Kentucky drivers are required by law to carry vehicle insurance. In order to meet this requirement, you need to have at least two types of coverage: bodily injury liability insurance and property damage insurance. The law mandates that your policy meets the following minimums:  

  • $25,000 for bodily injury, per person.
  • $50,000 for total bodily injury, per accident
  • $10,000 for property damage

You Also Need PIP or “No-Fault” Coverage

Additionally, Kentucky law requires all car insurance policies to include Personal Injury Protection (PIP) coverage. This is also known as no-fault coverage. 

The term no fault can be confusing because in almost all accidents, someone was at fault. But regardless of who’s found responsible for the incident, every Kentucky driver has $10,000 in PIP as part of their auto insurance coverage available to pay for basic services. However, motorcycle policies don’t have PIP coverage.  

Think of PIP benefits as a financial cushion immediately available to you following an accident to help with various expenses, such as: 

  • Medical bills and expenses
  • Reimbursable mileage or taxi service to and from doctors’ appointments, as well as a minimal amount for lost wages (up to $200 per week) 
  • Certain household expenses if you’re unable to perform these tasks yourself after the accident 

How PIP or “No-Fault” Coverage Works

After an accident, an injured party simply files a claim for PIP benefits on the covered vehicle, whether they were the driver, passenger, bicyclist, or pedestrian. This claim needs to be filed as soon as you’ve notified your insurance company of the accident. 

When a PIP claim is established, you’re issued a claim number. Anytime you see a doctor or undergo diagnostic testing at a hospital or another facility for injuries sustained in the accident, the services are billed under that claim number. It’s important to keep all receipts and to document every expense associated with the accident claim. All PIP funds expended are reimbursed to your auto insurance company by the at-fault party’s insurance company through a subrogation process handled by the carrier.

### What to do
1) According to the Kentucky insurance passage, what is the most PIP will pay for lost wages?
2) List every kind of injured party that the Kentucky insurance passage says may file a PIP claim on the covered vehicle.
The material after this point comes from a separate source.

### Information given
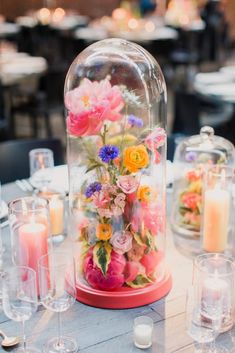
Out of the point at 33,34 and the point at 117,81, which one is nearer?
the point at 117,81

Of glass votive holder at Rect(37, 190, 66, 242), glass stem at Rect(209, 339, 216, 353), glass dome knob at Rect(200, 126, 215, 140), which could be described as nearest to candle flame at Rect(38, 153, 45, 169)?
glass votive holder at Rect(37, 190, 66, 242)

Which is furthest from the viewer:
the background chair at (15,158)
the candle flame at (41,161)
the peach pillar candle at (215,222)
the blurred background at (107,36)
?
the blurred background at (107,36)

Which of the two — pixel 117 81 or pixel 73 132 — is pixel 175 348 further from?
pixel 117 81

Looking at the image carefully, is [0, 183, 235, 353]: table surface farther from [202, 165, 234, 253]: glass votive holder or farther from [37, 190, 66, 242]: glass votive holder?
[37, 190, 66, 242]: glass votive holder

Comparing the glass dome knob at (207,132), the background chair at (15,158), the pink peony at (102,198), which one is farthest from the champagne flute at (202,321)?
the background chair at (15,158)

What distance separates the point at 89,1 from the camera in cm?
1088

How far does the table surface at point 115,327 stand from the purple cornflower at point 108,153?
1.19 ft

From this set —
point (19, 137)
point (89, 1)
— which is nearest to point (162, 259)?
point (19, 137)

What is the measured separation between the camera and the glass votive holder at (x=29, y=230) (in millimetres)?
1354

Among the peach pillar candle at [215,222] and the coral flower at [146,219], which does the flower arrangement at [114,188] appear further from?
the peach pillar candle at [215,222]

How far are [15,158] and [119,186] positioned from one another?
124 cm

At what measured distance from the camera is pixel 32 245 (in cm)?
135

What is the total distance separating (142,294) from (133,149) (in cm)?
35

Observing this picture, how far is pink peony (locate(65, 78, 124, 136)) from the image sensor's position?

### Answers to the exercise
1) Up to $200 per week.

2) Driver, passenger, bicyclist, pedestrian.